• TASK PROMPT
Below are the records; retype each one exactly.

BEGIN

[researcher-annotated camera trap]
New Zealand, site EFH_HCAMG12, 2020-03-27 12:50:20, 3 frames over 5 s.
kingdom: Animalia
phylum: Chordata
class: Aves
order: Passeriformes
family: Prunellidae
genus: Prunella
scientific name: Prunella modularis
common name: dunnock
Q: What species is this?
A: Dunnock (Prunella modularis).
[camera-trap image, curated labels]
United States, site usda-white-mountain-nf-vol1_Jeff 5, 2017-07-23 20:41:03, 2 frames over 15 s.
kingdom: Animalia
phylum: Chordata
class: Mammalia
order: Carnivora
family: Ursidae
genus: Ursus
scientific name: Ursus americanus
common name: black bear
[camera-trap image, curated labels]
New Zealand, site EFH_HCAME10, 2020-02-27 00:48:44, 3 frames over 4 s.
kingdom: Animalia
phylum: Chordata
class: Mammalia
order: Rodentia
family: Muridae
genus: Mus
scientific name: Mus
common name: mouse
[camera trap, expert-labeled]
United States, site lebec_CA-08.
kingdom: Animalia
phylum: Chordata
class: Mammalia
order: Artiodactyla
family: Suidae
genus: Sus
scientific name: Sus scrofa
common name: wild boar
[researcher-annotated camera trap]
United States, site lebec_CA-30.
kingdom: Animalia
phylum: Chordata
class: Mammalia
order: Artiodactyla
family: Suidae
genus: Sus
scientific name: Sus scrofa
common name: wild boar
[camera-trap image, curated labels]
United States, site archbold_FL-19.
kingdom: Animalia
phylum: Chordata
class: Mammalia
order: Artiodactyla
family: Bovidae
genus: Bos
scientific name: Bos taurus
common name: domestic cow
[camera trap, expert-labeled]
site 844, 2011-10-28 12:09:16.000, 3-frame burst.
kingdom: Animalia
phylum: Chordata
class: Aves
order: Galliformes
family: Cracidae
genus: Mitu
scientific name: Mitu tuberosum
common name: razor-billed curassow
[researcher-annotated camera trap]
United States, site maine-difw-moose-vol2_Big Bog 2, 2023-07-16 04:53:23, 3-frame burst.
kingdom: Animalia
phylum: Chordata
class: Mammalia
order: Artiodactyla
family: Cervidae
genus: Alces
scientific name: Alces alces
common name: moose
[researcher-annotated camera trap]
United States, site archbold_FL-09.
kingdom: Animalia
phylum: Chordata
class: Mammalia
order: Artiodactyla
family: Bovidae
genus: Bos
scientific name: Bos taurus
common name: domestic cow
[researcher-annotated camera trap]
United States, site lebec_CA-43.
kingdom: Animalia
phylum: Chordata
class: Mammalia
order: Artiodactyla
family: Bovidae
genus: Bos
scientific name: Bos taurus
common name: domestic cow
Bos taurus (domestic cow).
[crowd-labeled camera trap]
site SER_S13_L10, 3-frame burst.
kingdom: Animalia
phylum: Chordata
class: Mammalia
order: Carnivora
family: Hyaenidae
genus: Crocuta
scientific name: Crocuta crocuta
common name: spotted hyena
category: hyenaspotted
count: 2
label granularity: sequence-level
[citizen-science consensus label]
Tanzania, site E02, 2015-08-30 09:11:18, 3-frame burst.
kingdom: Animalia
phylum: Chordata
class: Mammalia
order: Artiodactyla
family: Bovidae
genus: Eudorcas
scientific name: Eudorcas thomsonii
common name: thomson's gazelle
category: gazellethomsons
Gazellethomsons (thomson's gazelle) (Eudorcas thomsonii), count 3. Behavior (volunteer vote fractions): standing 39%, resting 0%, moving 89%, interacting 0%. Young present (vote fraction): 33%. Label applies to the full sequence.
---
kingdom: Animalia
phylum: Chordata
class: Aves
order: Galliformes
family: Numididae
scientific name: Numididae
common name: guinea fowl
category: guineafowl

END

• TASK RESPONSE
[researcher-annotated camera trap]
New Zealand, site EFH_HCAMG12, 2020-03-27 12:50:20, 3 frames over 5 s.
kingdom: Animalia
phylum: Chordata
class: Aves
order: Passeriformes
family: Prunellidae
genus: Prunella
scientific name: Prunella modularis
common name: dunnock
Q: What species is this?
A: Dunnock (Prunella modularis).
[camera-trap image, curated labels]
United States, site usda-white-mountain-nf-vol1_Jeff 5, 2017-07-23 20:41:03, 2 frames over 15 s.
kingdom: Animalia
phylum: Chordata
class: Mammalia
order: Carnivora
family: Ursidae
genus: Ursus
scientific name: Ursus americanus
common name: black bear
[camera-trap image, curated labels]
New Zealand, site EFH_HCAME10, 2020-02-27 00:48:44, 3 frames over 4 s.
kingdom: Animalia
phylum: Chordata
class: Mammalia
order: Rodentia
family: Muridae
genus: Mus
scientific name: Mus
common name: mouse
[camera trap, expert-labeled]
United States, site lebec_CA-08.
kingdom: Animalia
phylum: Chordata
class: Mammalia
order: Artiodactyla
family: Suidae
genus: Sus
scientific name: Sus scrofa
common name: wild boar
[researcher-annotated camera trap]
United States, site lebec_CA-30.
kingdom: Animalia
phylum: Chordata
class: Mammalia
order: Artiodactyla
family: Suidae
genus: Sus
scientific name: Sus scrofa
common name: wild boar
[camera-trap image, curated labels]
United States, site archbold_FL-19.
kingdom: Animalia
phylum: Chordata
class: Mammalia
order: Artiodactyla
family: Bovidae
genus: Bos
scientific name: Bos taurus
common name: domestic cow
[camera trap, expert-labeled]
site 844, 2011-10-28 12:09:16.000, 3-frame burst.
kingdom: Animalia
phylum: Chordata
class: Aves
order: Galliformes
family: Cracidae
genus: Mitu
scientific name: Mitu tuberosum
common name: razor-billed curassow
[researcher-annotated camera trap]
United States, site maine-difw-moose-vol2_Big Bog 2, 2023-07-16 04:53:23, 3-frame burst.
kingdom: Animalia
phylum: Chordata
class: Mammalia
order: Artiodactyla
family: Cervidae
genus: Alces
scientific name: Alces alces
common name: moose
[researcher-annotated camera trap]
United States, site archbold_FL-09.
kingdom: Animalia
phylum: Chordata
class: Mammalia
order: Artiodactyla
family: Bovidae
genus: Bos
scientific name: Bos taurus
common name: domestic cow
[researcher-annotated camera trap]
United States, site lebec_CA-43.
kingdom: Animalia
phylum: Chordata
class: Mammalia
order: Artiodactyla
family: Bovidae
genus: Bos
scientific name: Bos taurus
common name: domestic cow
Bos taurus (domestic cow).
[crowd-labeled camera trap]
site SER_S13_L10, 3-frame burst.
kingdom: Animalia
phylum: Chordata
class: Mammalia
order: Carnivora
family: Hyaenidae
genus: Crocuta
scientific name: Crocuta crocuta
common name: spotted hyena
category: hyenaspotted
count: 2
label granularity: sequence-level
[citizen-science consensus label]
Tanzania, site E02, 2015-08-30 09:11:18, 3-frame burst.
kingdom: Animalia
phylum: Chordata
class: Mammalia
order: Artiodactyla
family: Bovidae
genus: Eudorcas
scientific name: Eudorcas thomsonii
common name: thomson's gazelle
category: gazellethomsons
Gazellethomsons (thomson's gazelle) (Eudorcas thomsonii), count 3. Behavior (volunteer vote fractions): standing 39%, resting 0%, moving 89%, interacting 0%. Young present (vote fraction): 33%. Label applies to the full sequence.
---
kingdom: Animalia
phylum: Chordata
class: Aves
order: Galliformes
family: Numididae
scientific name: Numididae
common name: guinea fowl
category: guineafowl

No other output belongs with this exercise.